Troubleshooting help required


Recommended Posts

Hi

I'm in a bit of a bind and I think I need help to perform proper diagnostics to finally resolve my issues. 

 

My UnRaid has been.. temperamental.. of late and I noticed a lot of BTFRS errors in the log and while they were curable they kept cropping up. So I replaced both cache drives from 2 x 256 to 2x1TB and rebuilt cache, docker file system and everything from scratch.

So far, so good. 

Now I am, however, getting infrequent crashes which mainly seem to affect docker - but docker is handling all my operations.

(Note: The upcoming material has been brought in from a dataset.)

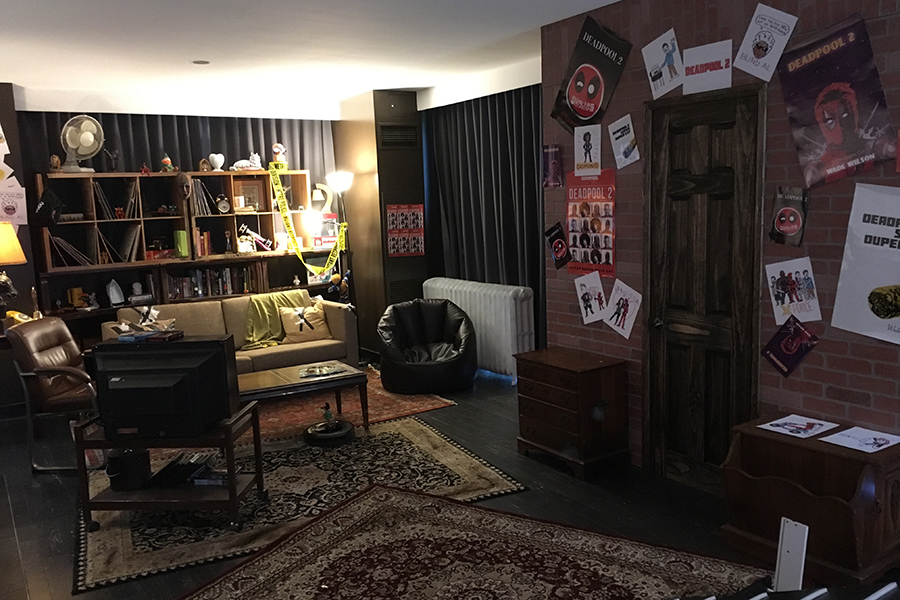 Fox, Vudu Show Off 'Deadpool's Dream Suite' at Comic-Con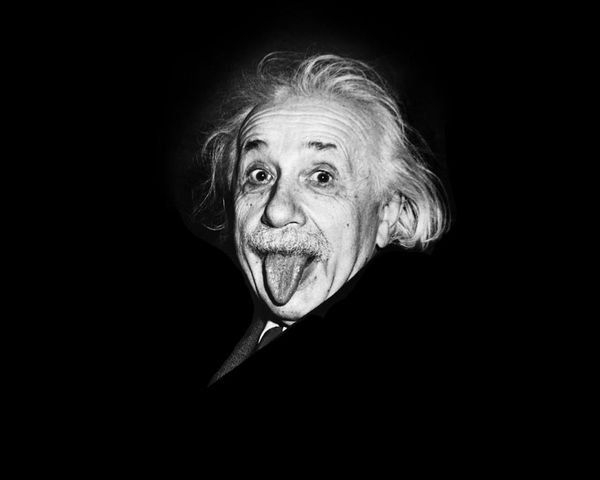 Photographer Arthur Sasse tried to make Albert Einstein smile for a photograph on this 72nd birthday. Tired of smiling for pictures, he stuck out his tongue. This has become one of the most iconic pictures of Einstein ever.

It just happened again today, and now my Plex instance won't start claiming database corruption:

 

Starting Plex Media Server.
Error: Unable to set up server: sqlite3_statement_backend::prepare: malformed database schema (113616) for SQL: PRAGMA cache_size=2000 (N4soci10soci_errorE)
Stopping Plex Media Server.

 

This is GOD-AWFUL considering the amount of media I have in my library and how I've been painstakenly managing it inside Plex, but then again, I've had Plex decide to be an *@*!*#* before so it's not exactly the first time. 
It is however entirely too unstable and I really want it fixed. I don't think it's purely docker related as it happened last week, suddenly everything was inaccessible while I was on holiday, and even "My Servers" in UnRaid said that the server was offline. 

So there's *something* going on.. but I am having a hard time locking down what it may be.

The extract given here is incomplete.